The height of the tree is 6 which indicates it may take us six guesses to work out the object in the worst case. This next one is better (height 3). In fact it's optimal: since it is as good as binary search we know there is no better strategy. Usually the optimal strategy won't be as good as binary search.

The question is: how do we efficiently calculate the optimal strategy? Either on the fly - i.e. given the information we have so far, determine the next question to ask - or by pre-computing the entire flowchart.

More formally: given a set S and a collection of subsets T ⊆ ℘(S), construct a binary tree with leaves S and internal vertices T of minimal height, such that every left-descendant of t is in t, and no right-descendant is.

An obvious heuristic, reminiscent of binary search, is to always ask a question that splits the remaining possibilities as close to evenly as possible. While we might expect that this 'greedy algorithm' is optimal, it isn't due to interactions between questions.
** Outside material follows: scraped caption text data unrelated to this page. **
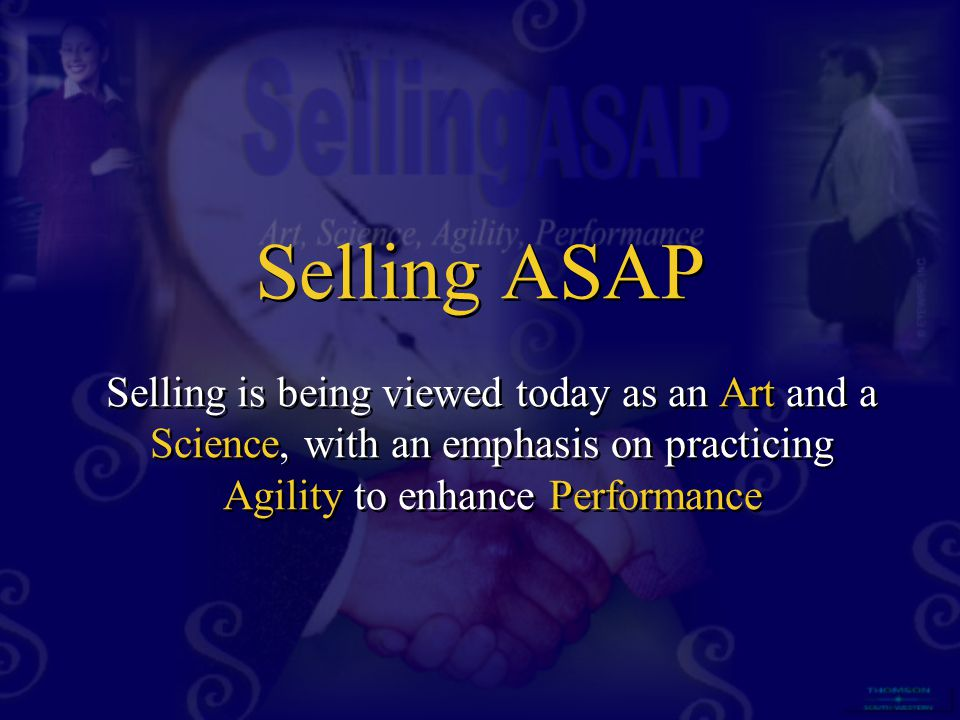 Selling ASAP Selling is being viewed today as an Art and a Science, with an emphasis on practicing Agility to enhance Performance.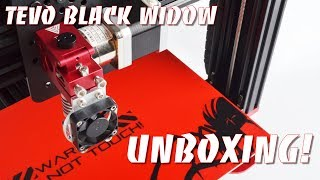 Tevo Black Widow 3D Printer Unboxing!
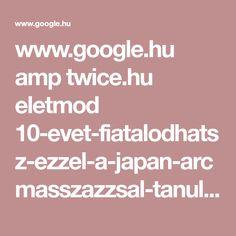 www.google.hu amp twice.hu eletmod 10-evet-fiatalodhatsz-ezzel-a-japan-arcmasszazzsal-tanuld-meg-video amp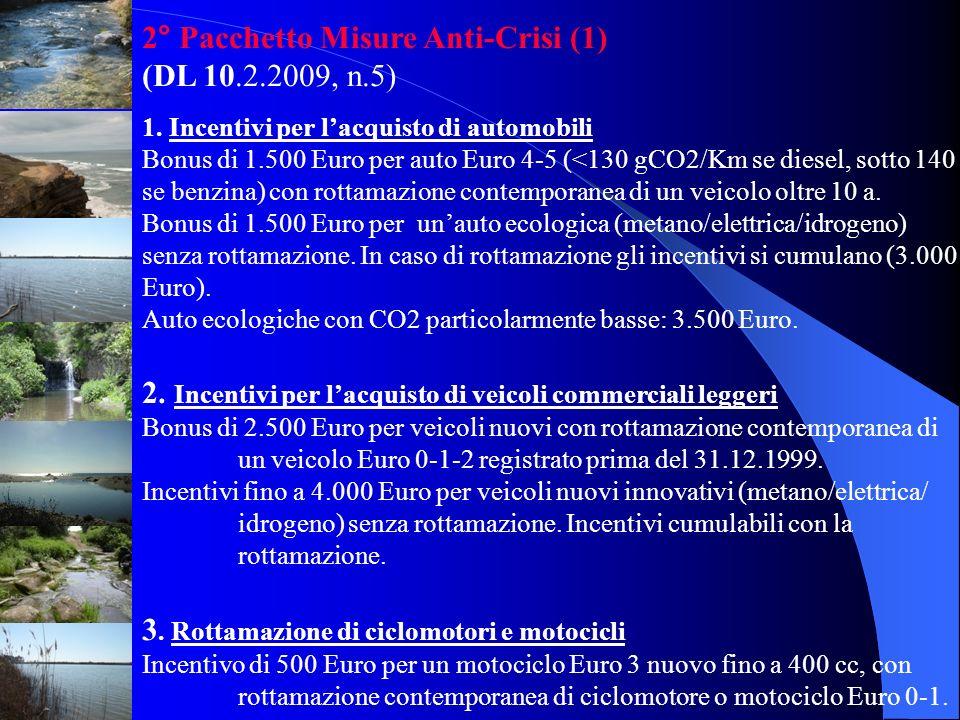 2° Pacchetto Misure Anti-Crisi (1) (DL 10.2.2009, n.5) 1. Incentivi per lacquisto di automobili Bonus di 1.500 Euro per auto Euro 4-5 (<130 gCO2/Km se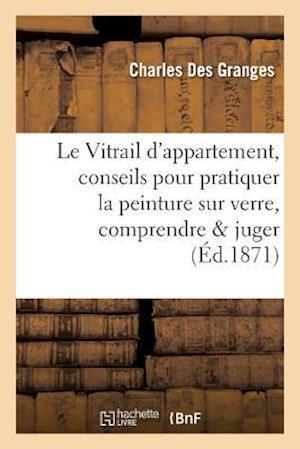 Bog, paperback Le Vitrail D'Appartement, Conseils Pour Pratiquer La Peinture Sur Verre, Pour La Comprendre Et Juger af Des Granges-C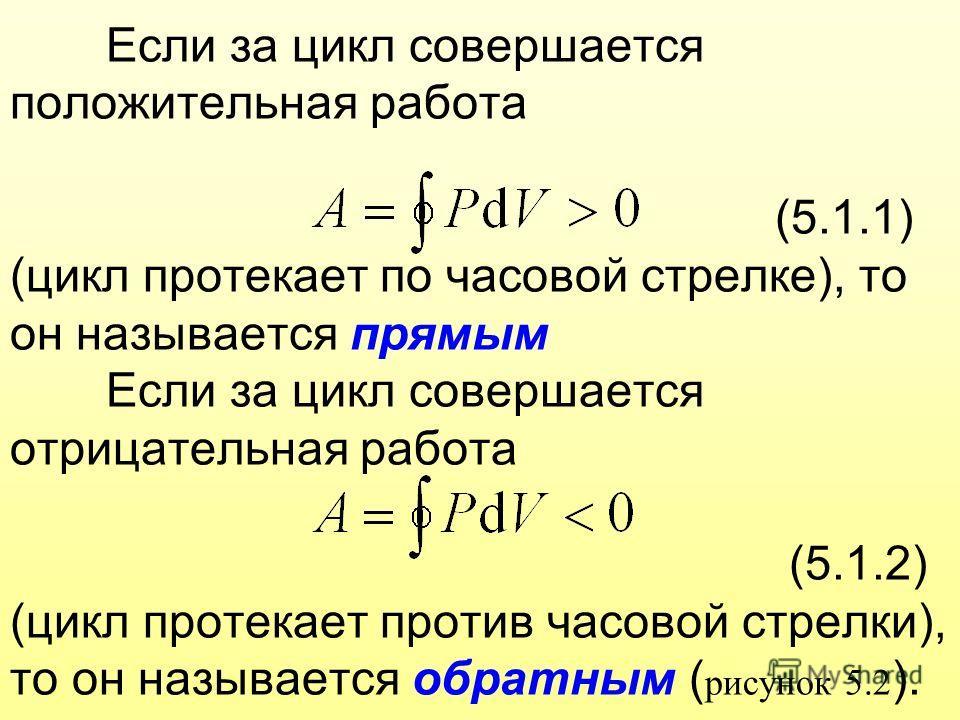 Если за цикл совершается положительная работа (5.1.1) (цикл протекает по часовой стрелке), то он называется прямым Если за цикл совершается отрицательная работа (5.1.2) (цикл протекает против часовой стрелки), то он называется обратным ( рисунок 5.2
In the diagram below, question A divides the space of objects neatly in half, but whatever question we ask next we can be left with around a third of the objects afterward. Starting with questions B and C guarantees only a little more than a quarter of the possibilities remain after two questions.

A naive but approach is to recursively find the best left and right subtrees for the subsets induced by each first question, and choose the question that gives minimal max-height. Ultimately this runs takes exponential time since we find the tree for all 2n subsets of the dictionary. It has the feel of a hard problem, I wonder if exponential time is the best possible.